In an interview with Bernice McShane in 1985, Janemarie recounted how in the early years of her career as a teacher in parochial high schools and at Benedictine Heights College in Tulsa, she wrote a variety of things—trade articles, plays, skits, pageants, new lyrics for old songs—but she did not write her first serious poem until she was 38 years old.
“It was an experience I’ll never forget,” she said, her voice warming to the memory. “I had gotten to be such a busy, active person. It was as though the poet’s voice, which I had always wanted to express, had to struggle to get out and get above my busyness.” (To read the entire article, click here).
She was the author of Measuring Old English Rhythm and dozens of scholarly articles. As a poet she published two collections: “Wild Bird Eggs” and “The Rape of the Sabine Women” in which she used the myth of the Sabine women as a framework to voice the plight of all oppressed people and their responses to exploitation.
Janemarie Luecke was a leading thinker on the changing role of nuns, and was one of nine sister authors of the influential 1965 book, The Changing Sister, and as such was a consultant to the 1967 Sisters Survey on renewal and religious life.

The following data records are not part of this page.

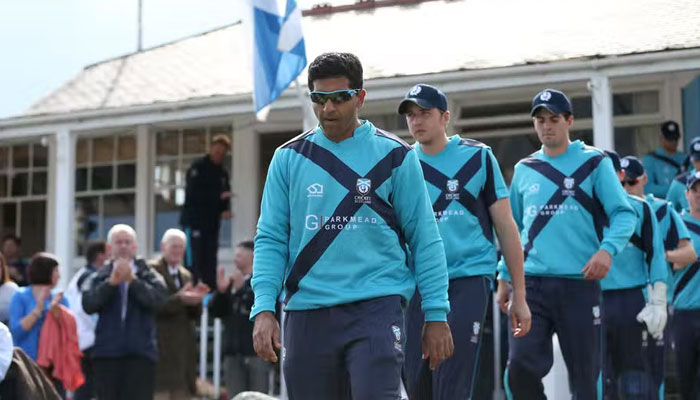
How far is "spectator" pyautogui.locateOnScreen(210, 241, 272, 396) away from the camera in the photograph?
11.0 m

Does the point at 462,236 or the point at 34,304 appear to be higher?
the point at 462,236

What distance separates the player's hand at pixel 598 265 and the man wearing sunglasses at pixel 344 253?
7.28 ft

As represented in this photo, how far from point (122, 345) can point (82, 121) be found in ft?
22.3

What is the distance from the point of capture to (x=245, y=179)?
16.4m

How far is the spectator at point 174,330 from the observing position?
1006 centimetres

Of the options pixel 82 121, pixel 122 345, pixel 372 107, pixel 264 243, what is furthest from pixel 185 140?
pixel 264 243

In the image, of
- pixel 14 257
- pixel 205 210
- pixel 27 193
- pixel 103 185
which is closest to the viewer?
pixel 205 210

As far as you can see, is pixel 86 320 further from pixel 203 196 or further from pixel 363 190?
pixel 363 190

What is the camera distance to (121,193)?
17625 mm

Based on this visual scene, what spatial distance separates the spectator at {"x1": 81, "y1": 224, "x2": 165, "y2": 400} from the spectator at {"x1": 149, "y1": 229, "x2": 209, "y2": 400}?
644mm

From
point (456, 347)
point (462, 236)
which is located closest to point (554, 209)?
point (462, 236)

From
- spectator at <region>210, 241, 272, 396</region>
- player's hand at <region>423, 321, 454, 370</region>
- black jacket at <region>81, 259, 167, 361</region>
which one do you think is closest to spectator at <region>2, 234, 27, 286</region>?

In the last years of her life, she served for seven years on the community’s Administrative Team; she was one of the first staff members of the Sisters of Benedict’s Peace House initiated in 1981. As a religious woman she contributed at the national level as president of NCAN (National Coalition of American Nuns); as a board member of NAWR (National Association of Women Religious); as a board member of Mary’s Pence; and as a member of ABA (American Benedictine Academy). She was a lecturer at the annual meeting of MLA (Modern Language Association) and worked for intercultural and interdenominational dialogue, particularly for the causes of women.
She died on November 17, 1987 at the age of 63.